Faculty of Civil Engineering and Geosciences, Delft University of Technology, Delft, The Netherlands
Interests: wave-structure interaction; coastal and offshore structures; extreme events analysis; probabilistic design; CFD; physical modelling; wave mechanics; structural dynamics; wave energy
Department of Hydraulic Engineering, Faculty of Civil Engineering, Delft University of Technology, 2628CN Delft, The Netherlands
Interests: coastal structures like breakwaters (e.g. rubble mound, caissons, and floating); revetments; flood barriers; bed protections
O.H. Hinsdale Wave Research Laboratory, Oregon State University, School of Civil and Construction Engineering, 3550 SW Jefferson Way, Corvallis, OR 97331, USA
Interests: physical and numerical modelling of wave generation and propagation; wave-structure interaction; stability of coastal and submarine structures; behaviour of floating structures; hydrodynamics; non-linear behaviour of long-waves in shallow waters

Special Issue Information

Dear Colleagues,

The earth is experiencing climate change and as a result it is likely that the frequency and intensity of extreme waves will increase. This requires the design of new reliable and economically viable marine structures, as well as the assessment of the existing ones. Marine structures, in the broadest sense (i.e. coastal, offshore and renewable marine energy), are mainly designed to withstand wave action. However, common design approaches are based on a static assumption that might lead to a misleading estimation of the design stresses, especially when considering rigid (concrete, steel, or masonry) structures. It is, indeed, of great importance to properly assess the dynamic response of these structures exposed to the breaking and non-breaking wave action. Based on the findings of two recent ongoing research projects, the UK based STORMLAMP and the Dutch DynaHicS, as well as the ongoing research activities on the hydro-RTHS (hydrodynamic real-time simulation) carried out in the framework of the US NHERI Program (Natural Hazards Engineering Research Infrastructure), we identified the importance of disseminating the most update scientific knowledge about this topic that fuses two fascinating engineering sectors, hydraulics and structural engineering.

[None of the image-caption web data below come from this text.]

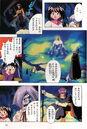 Slayers NEXT аниме-комикс 6 стр121.jpg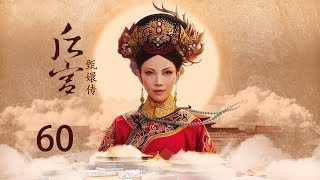 甄嬛传 60 | Empresses in the Palace 60 HD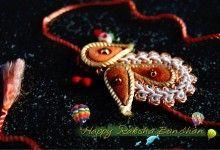 rakhi rakhsha bandan image
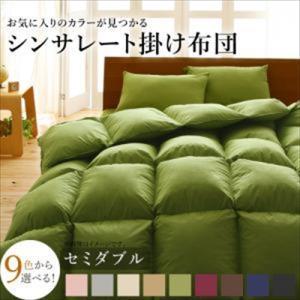 9色から選べる!シンサレート入り掛布団 セミダブル|purana25
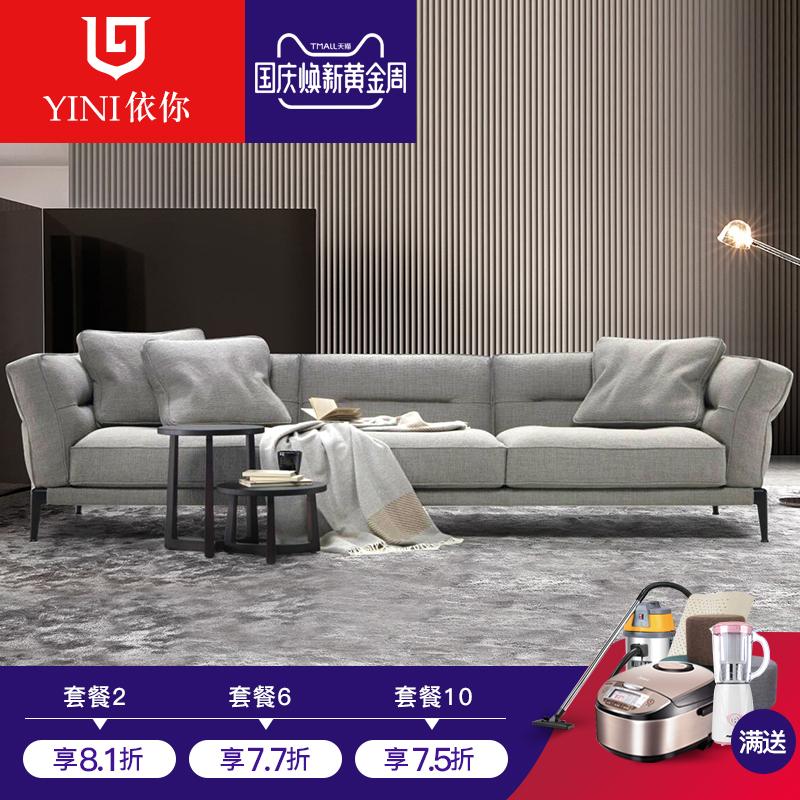 北欧布艺沙发小户型现代简约风格乳胶羽绒灰色轻奢四人位三人沙发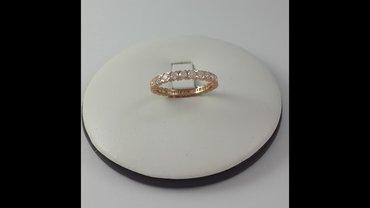 Кольцо из красного золота 585 проба. С цирконами размер 16.5; 17; в Бишкек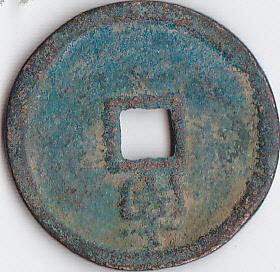 faux modernes - monnaies chinoises Img_0041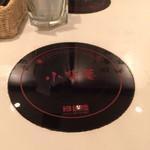 海鮮中華酒場 すなおや飯店 - テーブルの個人用IHヒーター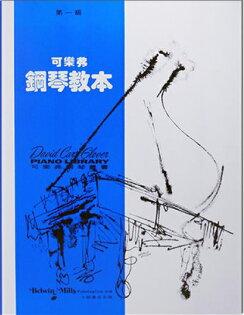 【非凡樂器】G11 可樂弗 【第一級】鋼琴教本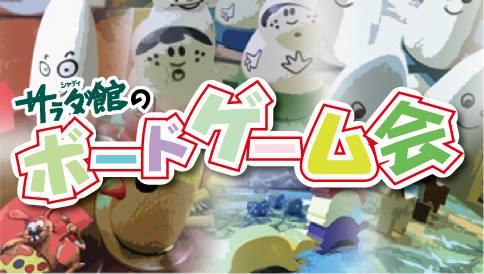 [葛飾区] サラダ館の『キッズ&ビギナーゲーム会』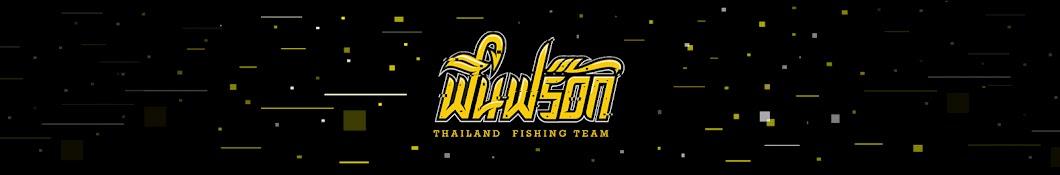 FIN FROG THAILAND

In accordance, this Special Issue aims to disseminate research articles, review articles and case studies on topics including:

  • Dynamic response of marine structures under wave loadings;
  • Dynamic characterization of marine structures;
  • Characterization of dynamic loads on rigid structures;
  • Characterization of the impulsive wave loadings;
  • Hydro-elastic numerical and physical modelling of marine structures;
  • Best practice on dynamic based structural health monitoring of marine structures.
  • Recent development in the aereo/hydro RTHS techniques for deformable floating structures modelling

Dr. Alessandro Antonini
Dr. Bas Hofland
Dr. Pedro Lomonaco
Guest Editors

Manuscript Submission Information

Manuscripts should be submitted online at www.mdpi.com by registering and logging in to this website. Once you are registered, click here to go to the submission form. Manuscripts can be submitted until the deadline. All submissions that pass pre-check are peer-reviewed. Accepted papers will be published continuously in the journal (as soon as accepted) and will be listed together on the special issue website. Research articles, review articles as well as short communications are invited. For planned papers, a title and short abstract (about 100 words) can be sent to the Editorial Office for announcement on this website.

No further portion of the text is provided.